Eigentlich war Bausback gestern nach Nördlingen gekommen, um das Amtsgericht mit dem Signet „Bayern barrierefrei“auszuzeichnen – das Gebäude ist auch für Menschen im Rollstuhl oder für Mütter mit Kinderwagen barrierefrei erschlossen. CSU-Landtagsabgeordneter Wolfgang Fackler war dabei, Oberbürgermeister Hermann Faul brachte das goldene Buch der Stadt Nördlingen mit, in das sich Bausback eintrug. Doch gestern war eben auch der Tag, an dem die Reichsbürger die Schlagzeilen dominierten.

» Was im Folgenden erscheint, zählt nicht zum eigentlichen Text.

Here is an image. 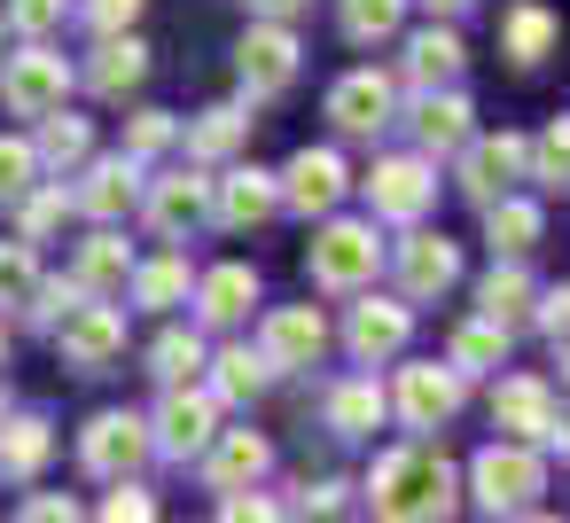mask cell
<instances>
[{
	"mask_svg": "<svg viewBox=\"0 0 570 523\" xmlns=\"http://www.w3.org/2000/svg\"><path fill=\"white\" fill-rule=\"evenodd\" d=\"M219 515H227V523H266V515H282V507H274L258 484H243V492H219Z\"/></svg>",
	"mask_w": 570,
	"mask_h": 523,
	"instance_id": "cell-49",
	"label": "cell"
},
{
	"mask_svg": "<svg viewBox=\"0 0 570 523\" xmlns=\"http://www.w3.org/2000/svg\"><path fill=\"white\" fill-rule=\"evenodd\" d=\"M63 219H71V188L40 172V180H32V188L17 196V235H24V243H48V235H56Z\"/></svg>",
	"mask_w": 570,
	"mask_h": 523,
	"instance_id": "cell-38",
	"label": "cell"
},
{
	"mask_svg": "<svg viewBox=\"0 0 570 523\" xmlns=\"http://www.w3.org/2000/svg\"><path fill=\"white\" fill-rule=\"evenodd\" d=\"M461 63H469V48H461V32H453L445 17H430V32L406 40V79H414V87H453Z\"/></svg>",
	"mask_w": 570,
	"mask_h": 523,
	"instance_id": "cell-32",
	"label": "cell"
},
{
	"mask_svg": "<svg viewBox=\"0 0 570 523\" xmlns=\"http://www.w3.org/2000/svg\"><path fill=\"white\" fill-rule=\"evenodd\" d=\"M523 165H531V141H523V134H508V126H500V134H469V141L453 149V188L484 211L492 196H508V188L523 180Z\"/></svg>",
	"mask_w": 570,
	"mask_h": 523,
	"instance_id": "cell-9",
	"label": "cell"
},
{
	"mask_svg": "<svg viewBox=\"0 0 570 523\" xmlns=\"http://www.w3.org/2000/svg\"><path fill=\"white\" fill-rule=\"evenodd\" d=\"M406 126H414V149H422V157H453V149L476 134V110H469L461 87H414Z\"/></svg>",
	"mask_w": 570,
	"mask_h": 523,
	"instance_id": "cell-20",
	"label": "cell"
},
{
	"mask_svg": "<svg viewBox=\"0 0 570 523\" xmlns=\"http://www.w3.org/2000/svg\"><path fill=\"white\" fill-rule=\"evenodd\" d=\"M141 9H149V0H79L71 17L102 40V32H134V24H141Z\"/></svg>",
	"mask_w": 570,
	"mask_h": 523,
	"instance_id": "cell-45",
	"label": "cell"
},
{
	"mask_svg": "<svg viewBox=\"0 0 570 523\" xmlns=\"http://www.w3.org/2000/svg\"><path fill=\"white\" fill-rule=\"evenodd\" d=\"M173 141H180V118H165V110H134V118H126V157L149 165V157H165Z\"/></svg>",
	"mask_w": 570,
	"mask_h": 523,
	"instance_id": "cell-44",
	"label": "cell"
},
{
	"mask_svg": "<svg viewBox=\"0 0 570 523\" xmlns=\"http://www.w3.org/2000/svg\"><path fill=\"white\" fill-rule=\"evenodd\" d=\"M531 328L539 336H570V282H554V289L531 297Z\"/></svg>",
	"mask_w": 570,
	"mask_h": 523,
	"instance_id": "cell-47",
	"label": "cell"
},
{
	"mask_svg": "<svg viewBox=\"0 0 570 523\" xmlns=\"http://www.w3.org/2000/svg\"><path fill=\"white\" fill-rule=\"evenodd\" d=\"M134 305L141 313H173V305H188V289H196V266L180 258V250H157V258H134Z\"/></svg>",
	"mask_w": 570,
	"mask_h": 523,
	"instance_id": "cell-34",
	"label": "cell"
},
{
	"mask_svg": "<svg viewBox=\"0 0 570 523\" xmlns=\"http://www.w3.org/2000/svg\"><path fill=\"white\" fill-rule=\"evenodd\" d=\"M508 344H515V328H508V320H492V313H469V320L453 328L445 359H453L461 375H492V367H508Z\"/></svg>",
	"mask_w": 570,
	"mask_h": 523,
	"instance_id": "cell-35",
	"label": "cell"
},
{
	"mask_svg": "<svg viewBox=\"0 0 570 523\" xmlns=\"http://www.w3.org/2000/svg\"><path fill=\"white\" fill-rule=\"evenodd\" d=\"M531 297H539V282L523 274V258H492V274L476 282V313H492V320H508V328L531 320Z\"/></svg>",
	"mask_w": 570,
	"mask_h": 523,
	"instance_id": "cell-36",
	"label": "cell"
},
{
	"mask_svg": "<svg viewBox=\"0 0 570 523\" xmlns=\"http://www.w3.org/2000/svg\"><path fill=\"white\" fill-rule=\"evenodd\" d=\"M399 24H406V0H336V32L352 48H383L399 40Z\"/></svg>",
	"mask_w": 570,
	"mask_h": 523,
	"instance_id": "cell-37",
	"label": "cell"
},
{
	"mask_svg": "<svg viewBox=\"0 0 570 523\" xmlns=\"http://www.w3.org/2000/svg\"><path fill=\"white\" fill-rule=\"evenodd\" d=\"M79 188H71V211H87L95 227H126L134 219V204H141V157H87L79 172H71Z\"/></svg>",
	"mask_w": 570,
	"mask_h": 523,
	"instance_id": "cell-15",
	"label": "cell"
},
{
	"mask_svg": "<svg viewBox=\"0 0 570 523\" xmlns=\"http://www.w3.org/2000/svg\"><path fill=\"white\" fill-rule=\"evenodd\" d=\"M188 305H196V320H204V328H243V320H250V305H258V266L227 258V266L196 274Z\"/></svg>",
	"mask_w": 570,
	"mask_h": 523,
	"instance_id": "cell-23",
	"label": "cell"
},
{
	"mask_svg": "<svg viewBox=\"0 0 570 523\" xmlns=\"http://www.w3.org/2000/svg\"><path fill=\"white\" fill-rule=\"evenodd\" d=\"M79 297H87L79 282H48V274H40V289L24 297V320H32V328H56V320H63V313H71Z\"/></svg>",
	"mask_w": 570,
	"mask_h": 523,
	"instance_id": "cell-46",
	"label": "cell"
},
{
	"mask_svg": "<svg viewBox=\"0 0 570 523\" xmlns=\"http://www.w3.org/2000/svg\"><path fill=\"white\" fill-rule=\"evenodd\" d=\"M383 235H375V219H321V235H313V250H305V274H313V289H328V297H352V289H367L375 274H383Z\"/></svg>",
	"mask_w": 570,
	"mask_h": 523,
	"instance_id": "cell-3",
	"label": "cell"
},
{
	"mask_svg": "<svg viewBox=\"0 0 570 523\" xmlns=\"http://www.w3.org/2000/svg\"><path fill=\"white\" fill-rule=\"evenodd\" d=\"M149 453H157V437H149V414H134V406H110V414H95V422L79 430V468L102 476V484L141 476Z\"/></svg>",
	"mask_w": 570,
	"mask_h": 523,
	"instance_id": "cell-13",
	"label": "cell"
},
{
	"mask_svg": "<svg viewBox=\"0 0 570 523\" xmlns=\"http://www.w3.org/2000/svg\"><path fill=\"white\" fill-rule=\"evenodd\" d=\"M547 445H554V453L570 461V414H554V430H547Z\"/></svg>",
	"mask_w": 570,
	"mask_h": 523,
	"instance_id": "cell-54",
	"label": "cell"
},
{
	"mask_svg": "<svg viewBox=\"0 0 570 523\" xmlns=\"http://www.w3.org/2000/svg\"><path fill=\"white\" fill-rule=\"evenodd\" d=\"M344 500H352V484H344V476H321V484H305V500H297V507H305V515H336Z\"/></svg>",
	"mask_w": 570,
	"mask_h": 523,
	"instance_id": "cell-51",
	"label": "cell"
},
{
	"mask_svg": "<svg viewBox=\"0 0 570 523\" xmlns=\"http://www.w3.org/2000/svg\"><path fill=\"white\" fill-rule=\"evenodd\" d=\"M40 180V157L24 134H0V211H17V196Z\"/></svg>",
	"mask_w": 570,
	"mask_h": 523,
	"instance_id": "cell-42",
	"label": "cell"
},
{
	"mask_svg": "<svg viewBox=\"0 0 570 523\" xmlns=\"http://www.w3.org/2000/svg\"><path fill=\"white\" fill-rule=\"evenodd\" d=\"M282 211V188H274V172H258V165H212V227H227V235H250V227H266Z\"/></svg>",
	"mask_w": 570,
	"mask_h": 523,
	"instance_id": "cell-18",
	"label": "cell"
},
{
	"mask_svg": "<svg viewBox=\"0 0 570 523\" xmlns=\"http://www.w3.org/2000/svg\"><path fill=\"white\" fill-rule=\"evenodd\" d=\"M328 126H336V134H352V141H375L383 126H399V79H391V71H375V63L344 71V79L328 87Z\"/></svg>",
	"mask_w": 570,
	"mask_h": 523,
	"instance_id": "cell-14",
	"label": "cell"
},
{
	"mask_svg": "<svg viewBox=\"0 0 570 523\" xmlns=\"http://www.w3.org/2000/svg\"><path fill=\"white\" fill-rule=\"evenodd\" d=\"M258 352L274 359V375L321 367V359H328V313H321V305H274V313L258 320Z\"/></svg>",
	"mask_w": 570,
	"mask_h": 523,
	"instance_id": "cell-19",
	"label": "cell"
},
{
	"mask_svg": "<svg viewBox=\"0 0 570 523\" xmlns=\"http://www.w3.org/2000/svg\"><path fill=\"white\" fill-rule=\"evenodd\" d=\"M40 134H32V157H40V172H56V180H71L87 157H95V134H87V118H71V110H48V118H32Z\"/></svg>",
	"mask_w": 570,
	"mask_h": 523,
	"instance_id": "cell-33",
	"label": "cell"
},
{
	"mask_svg": "<svg viewBox=\"0 0 570 523\" xmlns=\"http://www.w3.org/2000/svg\"><path fill=\"white\" fill-rule=\"evenodd\" d=\"M383 266L399 274V297H406V305H438V297L461 282V243H445L438 227H422V219H414V227H406V243H391V250H383Z\"/></svg>",
	"mask_w": 570,
	"mask_h": 523,
	"instance_id": "cell-11",
	"label": "cell"
},
{
	"mask_svg": "<svg viewBox=\"0 0 570 523\" xmlns=\"http://www.w3.org/2000/svg\"><path fill=\"white\" fill-rule=\"evenodd\" d=\"M539 235H547V211L531 204V196H492L484 204V243H492V258H523V250H539Z\"/></svg>",
	"mask_w": 570,
	"mask_h": 523,
	"instance_id": "cell-30",
	"label": "cell"
},
{
	"mask_svg": "<svg viewBox=\"0 0 570 523\" xmlns=\"http://www.w3.org/2000/svg\"><path fill=\"white\" fill-rule=\"evenodd\" d=\"M274 188H282V211H297V219H328V211L352 196V172H344L336 149H297V157L274 172Z\"/></svg>",
	"mask_w": 570,
	"mask_h": 523,
	"instance_id": "cell-17",
	"label": "cell"
},
{
	"mask_svg": "<svg viewBox=\"0 0 570 523\" xmlns=\"http://www.w3.org/2000/svg\"><path fill=\"white\" fill-rule=\"evenodd\" d=\"M71 87H79V71L56 40H24L0 63V102H9V118H48V110L71 102Z\"/></svg>",
	"mask_w": 570,
	"mask_h": 523,
	"instance_id": "cell-4",
	"label": "cell"
},
{
	"mask_svg": "<svg viewBox=\"0 0 570 523\" xmlns=\"http://www.w3.org/2000/svg\"><path fill=\"white\" fill-rule=\"evenodd\" d=\"M243 9H250V17H274V24H297L313 0H243Z\"/></svg>",
	"mask_w": 570,
	"mask_h": 523,
	"instance_id": "cell-52",
	"label": "cell"
},
{
	"mask_svg": "<svg viewBox=\"0 0 570 523\" xmlns=\"http://www.w3.org/2000/svg\"><path fill=\"white\" fill-rule=\"evenodd\" d=\"M523 180H539V188H570V118H554V126L531 141V165H523Z\"/></svg>",
	"mask_w": 570,
	"mask_h": 523,
	"instance_id": "cell-41",
	"label": "cell"
},
{
	"mask_svg": "<svg viewBox=\"0 0 570 523\" xmlns=\"http://www.w3.org/2000/svg\"><path fill=\"white\" fill-rule=\"evenodd\" d=\"M352 297H360V305H352V320H344V352H352L360 367L399 359L406 336H414V305H406V297H375V282L352 289Z\"/></svg>",
	"mask_w": 570,
	"mask_h": 523,
	"instance_id": "cell-16",
	"label": "cell"
},
{
	"mask_svg": "<svg viewBox=\"0 0 570 523\" xmlns=\"http://www.w3.org/2000/svg\"><path fill=\"white\" fill-rule=\"evenodd\" d=\"M48 461H56V422L48 414H9V422H0V476L32 484Z\"/></svg>",
	"mask_w": 570,
	"mask_h": 523,
	"instance_id": "cell-31",
	"label": "cell"
},
{
	"mask_svg": "<svg viewBox=\"0 0 570 523\" xmlns=\"http://www.w3.org/2000/svg\"><path fill=\"white\" fill-rule=\"evenodd\" d=\"M149 375H157V383H196V375H204V336H196V328H165V336L149 344Z\"/></svg>",
	"mask_w": 570,
	"mask_h": 523,
	"instance_id": "cell-39",
	"label": "cell"
},
{
	"mask_svg": "<svg viewBox=\"0 0 570 523\" xmlns=\"http://www.w3.org/2000/svg\"><path fill=\"white\" fill-rule=\"evenodd\" d=\"M492 430H500V437H523V445H547V430H554V391H547V375H500V383H492Z\"/></svg>",
	"mask_w": 570,
	"mask_h": 523,
	"instance_id": "cell-22",
	"label": "cell"
},
{
	"mask_svg": "<svg viewBox=\"0 0 570 523\" xmlns=\"http://www.w3.org/2000/svg\"><path fill=\"white\" fill-rule=\"evenodd\" d=\"M17 515H24V523H71V515H79V500H71V492H32Z\"/></svg>",
	"mask_w": 570,
	"mask_h": 523,
	"instance_id": "cell-50",
	"label": "cell"
},
{
	"mask_svg": "<svg viewBox=\"0 0 570 523\" xmlns=\"http://www.w3.org/2000/svg\"><path fill=\"white\" fill-rule=\"evenodd\" d=\"M102 515H110V523H149V515H157V500H149L134 476H118V492L102 500Z\"/></svg>",
	"mask_w": 570,
	"mask_h": 523,
	"instance_id": "cell-48",
	"label": "cell"
},
{
	"mask_svg": "<svg viewBox=\"0 0 570 523\" xmlns=\"http://www.w3.org/2000/svg\"><path fill=\"white\" fill-rule=\"evenodd\" d=\"M0 422H9V391H0Z\"/></svg>",
	"mask_w": 570,
	"mask_h": 523,
	"instance_id": "cell-57",
	"label": "cell"
},
{
	"mask_svg": "<svg viewBox=\"0 0 570 523\" xmlns=\"http://www.w3.org/2000/svg\"><path fill=\"white\" fill-rule=\"evenodd\" d=\"M367 507L391 515V523H438V515L461 507V468H453L430 437L391 445V453H375V468H367Z\"/></svg>",
	"mask_w": 570,
	"mask_h": 523,
	"instance_id": "cell-1",
	"label": "cell"
},
{
	"mask_svg": "<svg viewBox=\"0 0 570 523\" xmlns=\"http://www.w3.org/2000/svg\"><path fill=\"white\" fill-rule=\"evenodd\" d=\"M149 437L165 461H196L212 437H219V391L196 375V383H165L157 414H149Z\"/></svg>",
	"mask_w": 570,
	"mask_h": 523,
	"instance_id": "cell-8",
	"label": "cell"
},
{
	"mask_svg": "<svg viewBox=\"0 0 570 523\" xmlns=\"http://www.w3.org/2000/svg\"><path fill=\"white\" fill-rule=\"evenodd\" d=\"M0 367H9V328H0Z\"/></svg>",
	"mask_w": 570,
	"mask_h": 523,
	"instance_id": "cell-56",
	"label": "cell"
},
{
	"mask_svg": "<svg viewBox=\"0 0 570 523\" xmlns=\"http://www.w3.org/2000/svg\"><path fill=\"white\" fill-rule=\"evenodd\" d=\"M461 492L476 515H531L539 492H547V453L523 445V437H492L469 468H461Z\"/></svg>",
	"mask_w": 570,
	"mask_h": 523,
	"instance_id": "cell-2",
	"label": "cell"
},
{
	"mask_svg": "<svg viewBox=\"0 0 570 523\" xmlns=\"http://www.w3.org/2000/svg\"><path fill=\"white\" fill-rule=\"evenodd\" d=\"M554 40H562V24H554V9H539V0H515V9L500 17V56L515 71H539L554 56Z\"/></svg>",
	"mask_w": 570,
	"mask_h": 523,
	"instance_id": "cell-29",
	"label": "cell"
},
{
	"mask_svg": "<svg viewBox=\"0 0 570 523\" xmlns=\"http://www.w3.org/2000/svg\"><path fill=\"white\" fill-rule=\"evenodd\" d=\"M422 9H430V17H445V24H453V17H469V9H476V0H422Z\"/></svg>",
	"mask_w": 570,
	"mask_h": 523,
	"instance_id": "cell-53",
	"label": "cell"
},
{
	"mask_svg": "<svg viewBox=\"0 0 570 523\" xmlns=\"http://www.w3.org/2000/svg\"><path fill=\"white\" fill-rule=\"evenodd\" d=\"M196 468H204L212 492H243V484H258V476L274 468V437H266V430H227V422H219V437L196 453Z\"/></svg>",
	"mask_w": 570,
	"mask_h": 523,
	"instance_id": "cell-21",
	"label": "cell"
},
{
	"mask_svg": "<svg viewBox=\"0 0 570 523\" xmlns=\"http://www.w3.org/2000/svg\"><path fill=\"white\" fill-rule=\"evenodd\" d=\"M71 9H79V0H9V32L17 40H56L71 24Z\"/></svg>",
	"mask_w": 570,
	"mask_h": 523,
	"instance_id": "cell-43",
	"label": "cell"
},
{
	"mask_svg": "<svg viewBox=\"0 0 570 523\" xmlns=\"http://www.w3.org/2000/svg\"><path fill=\"white\" fill-rule=\"evenodd\" d=\"M188 165H227V157H243V141H250V102H219V110H204V118H188Z\"/></svg>",
	"mask_w": 570,
	"mask_h": 523,
	"instance_id": "cell-27",
	"label": "cell"
},
{
	"mask_svg": "<svg viewBox=\"0 0 570 523\" xmlns=\"http://www.w3.org/2000/svg\"><path fill=\"white\" fill-rule=\"evenodd\" d=\"M461 391H469V375H461L453 359H414V367H399V383H391V414H399L414 437H430V430H445V422L461 414Z\"/></svg>",
	"mask_w": 570,
	"mask_h": 523,
	"instance_id": "cell-12",
	"label": "cell"
},
{
	"mask_svg": "<svg viewBox=\"0 0 570 523\" xmlns=\"http://www.w3.org/2000/svg\"><path fill=\"white\" fill-rule=\"evenodd\" d=\"M40 289V243H0V313H24V297Z\"/></svg>",
	"mask_w": 570,
	"mask_h": 523,
	"instance_id": "cell-40",
	"label": "cell"
},
{
	"mask_svg": "<svg viewBox=\"0 0 570 523\" xmlns=\"http://www.w3.org/2000/svg\"><path fill=\"white\" fill-rule=\"evenodd\" d=\"M48 336H56V352H63L71 375H102V367L126 359V313H118L110 297H79Z\"/></svg>",
	"mask_w": 570,
	"mask_h": 523,
	"instance_id": "cell-7",
	"label": "cell"
},
{
	"mask_svg": "<svg viewBox=\"0 0 570 523\" xmlns=\"http://www.w3.org/2000/svg\"><path fill=\"white\" fill-rule=\"evenodd\" d=\"M204 383L219 391V406H250L266 383H274V359L258 352V344H219V352H204Z\"/></svg>",
	"mask_w": 570,
	"mask_h": 523,
	"instance_id": "cell-28",
	"label": "cell"
},
{
	"mask_svg": "<svg viewBox=\"0 0 570 523\" xmlns=\"http://www.w3.org/2000/svg\"><path fill=\"white\" fill-rule=\"evenodd\" d=\"M383 422H391V391H383L375 375H344V383L328 391V437L360 445V437H375Z\"/></svg>",
	"mask_w": 570,
	"mask_h": 523,
	"instance_id": "cell-25",
	"label": "cell"
},
{
	"mask_svg": "<svg viewBox=\"0 0 570 523\" xmlns=\"http://www.w3.org/2000/svg\"><path fill=\"white\" fill-rule=\"evenodd\" d=\"M360 196H367L375 227H414L438 204V157H422V149L414 157H375L367 180H360Z\"/></svg>",
	"mask_w": 570,
	"mask_h": 523,
	"instance_id": "cell-6",
	"label": "cell"
},
{
	"mask_svg": "<svg viewBox=\"0 0 570 523\" xmlns=\"http://www.w3.org/2000/svg\"><path fill=\"white\" fill-rule=\"evenodd\" d=\"M71 282H79L87 297H126V282H134V243H126L118 227H95V235L79 243Z\"/></svg>",
	"mask_w": 570,
	"mask_h": 523,
	"instance_id": "cell-26",
	"label": "cell"
},
{
	"mask_svg": "<svg viewBox=\"0 0 570 523\" xmlns=\"http://www.w3.org/2000/svg\"><path fill=\"white\" fill-rule=\"evenodd\" d=\"M79 79H87V95H102V102H126V95L149 79V40H141V32H102Z\"/></svg>",
	"mask_w": 570,
	"mask_h": 523,
	"instance_id": "cell-24",
	"label": "cell"
},
{
	"mask_svg": "<svg viewBox=\"0 0 570 523\" xmlns=\"http://www.w3.org/2000/svg\"><path fill=\"white\" fill-rule=\"evenodd\" d=\"M141 227L157 235V243H188L204 219H212V172L204 165H180V172H165V180H141Z\"/></svg>",
	"mask_w": 570,
	"mask_h": 523,
	"instance_id": "cell-10",
	"label": "cell"
},
{
	"mask_svg": "<svg viewBox=\"0 0 570 523\" xmlns=\"http://www.w3.org/2000/svg\"><path fill=\"white\" fill-rule=\"evenodd\" d=\"M297 71H305V40H297L289 24H274V17H250V32H243V48H235V87H243V102H282V95L297 87Z\"/></svg>",
	"mask_w": 570,
	"mask_h": 523,
	"instance_id": "cell-5",
	"label": "cell"
},
{
	"mask_svg": "<svg viewBox=\"0 0 570 523\" xmlns=\"http://www.w3.org/2000/svg\"><path fill=\"white\" fill-rule=\"evenodd\" d=\"M554 367H562V383H570V336H554Z\"/></svg>",
	"mask_w": 570,
	"mask_h": 523,
	"instance_id": "cell-55",
	"label": "cell"
}]
</instances>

Mehr als 1700 Anhänger dieser Bewegung leben mittlerweile im Freistaat. Die Reichsbürger lehnen die Bundesrepublik Deutschland und damit auch ihre Justiz ab. Auch in der Region waren sie in der Vergangenheit aufgefallen – wie etwa bei Prozessen am Amtsgericht in Nördlingen (wir berichteten). Die Richter könnten damit ganz gut umgehen, meinte Amtsgerichtsdirektor Helmut Beyschlag gestern auf Anfrage unserer Zeitung. Doch andere hätten da mehr Sorge – Gerichtsvollzieher beispielsweise, die im Zweifel Forderungen direkt bei den Anhängern der Bewegung „durchfechten“müssten. Und wenn man dann noch wisse, dass der Reichsbürger jede Menge Waffen zu Hause habe, sei die „abstrakte Angst“begründet. In einem bestimmten Fall, so lobt Beyschlag, habe der kurze Dienstweg funktioniert. Das Landratsamt schritt ein, nahm dem betreffenden die Waffen ab. Landrat Stefan Rößle äußert allerdings die Sorge, dass die Akzeptanz gegenüber den Gerichten, ja der Obrigkeit allgemein nachlasse. Wichtig sei es, Bürgernähe zu zeigen.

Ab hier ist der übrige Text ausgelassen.